Yapılacaklar
1. Sevgi ve kızgınlık üzerine olan metinde "Bütün bu kötü duygulardan" sözlerinden başlayıp "davranıştan uzak tutacak." sözlerine kadar uzanan kısmın hepsini değiştirmeden yazın.
2. Sevgi ve kızgınlık üzerine olan metne göre insanı birine kızmaya iten duygular hangileridir? Hepsini sıralayın.

Okuma Metni
------------

Sürekli aklımızda tutmamız, hatırlamamız gereken şey herkesin kendine ait bir senaryosu olduğu ve yaşamak zorunda olduğu senaryonun da bu olduğu. Bu tamamen sizin gördüğünüz, sizin pencerenizden görünen, size özel bir şeydir.

Eğer, birisine kızıyorsanız aslında kızdığınız kişi sizsiniz. Sizi bu yöne sevk eden korkularınız, kıskançlık, hırs, intikam ve benzer bir çok kötü duygudur. Peki, bütün bunların panzehiri nedir derseniz?

Bütün bu kötü duygulardan uzak durmak, kendinle barışık olmak.
İşte budur, sizi mutlu edecek şey. 
Tek kelime ile "Sevgi" dir, sizi bütün bu kötü düşünce ve davranıştan uzak tutacak.

Önce kendinizi sevmeyi öğrenin ama sakın ola ki abartıp sonunda bir narsist olmayın. Unutmayın ki , dualite dediğimiz sistem tam da bunun için vardır, yaşamda her şeyi dengeli yaparsanız tekamüle erişebilirsiniz.

------------

Veri Kümesinden Alıntı
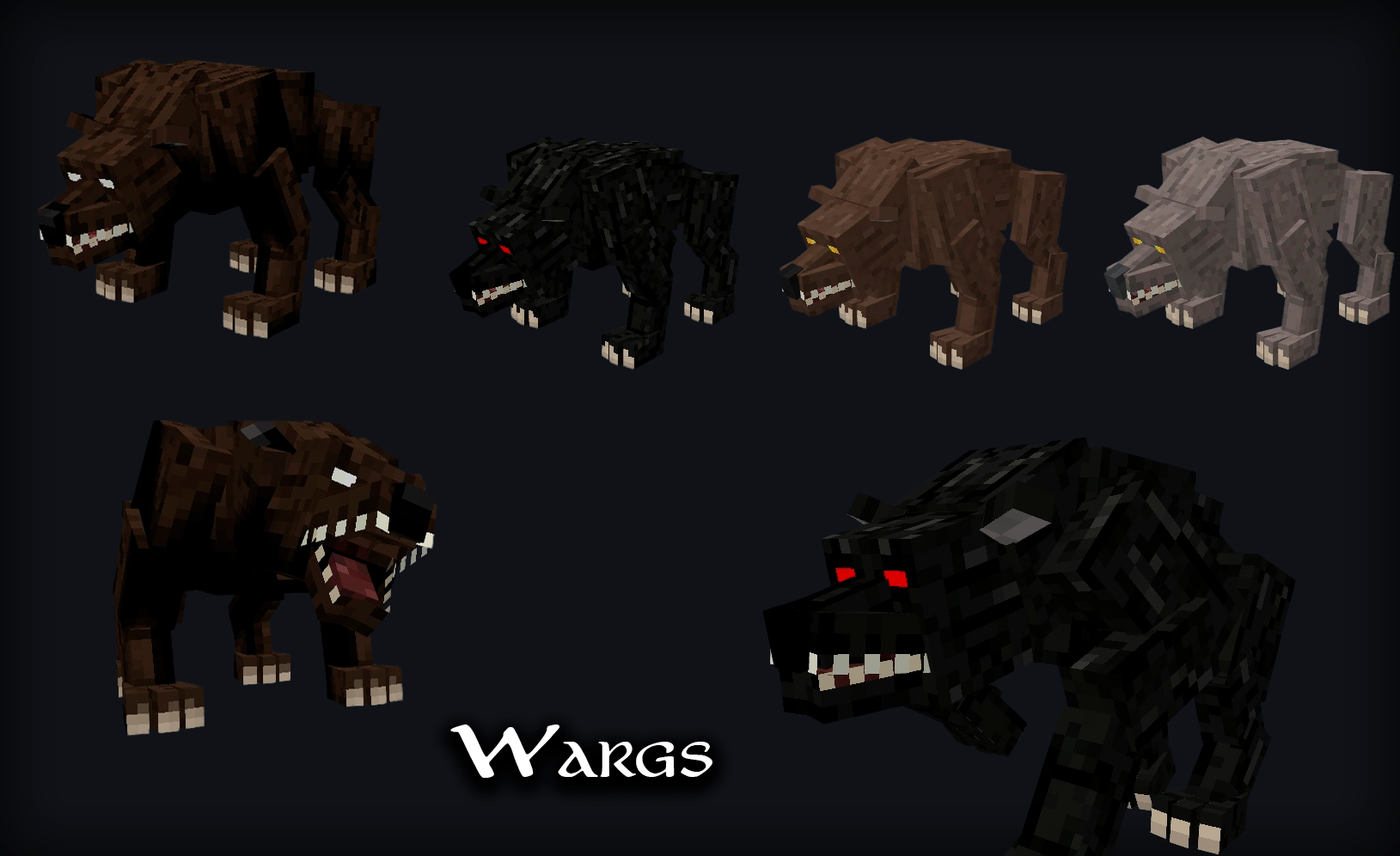 Wargs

------------

Alıştırma Cevapları
1.
Bütün bu kötü duygulardan uzak durmak, kendinle barışık olmak.
İşte budur, sizi mutlu edecek şey. 
Tek kelime ile "Sevgi" dir, sizi bütün bu kötü düşünce ve davranıştan uzak tutacak.

2. Korkularınız, kıskançlık, hırs, intikam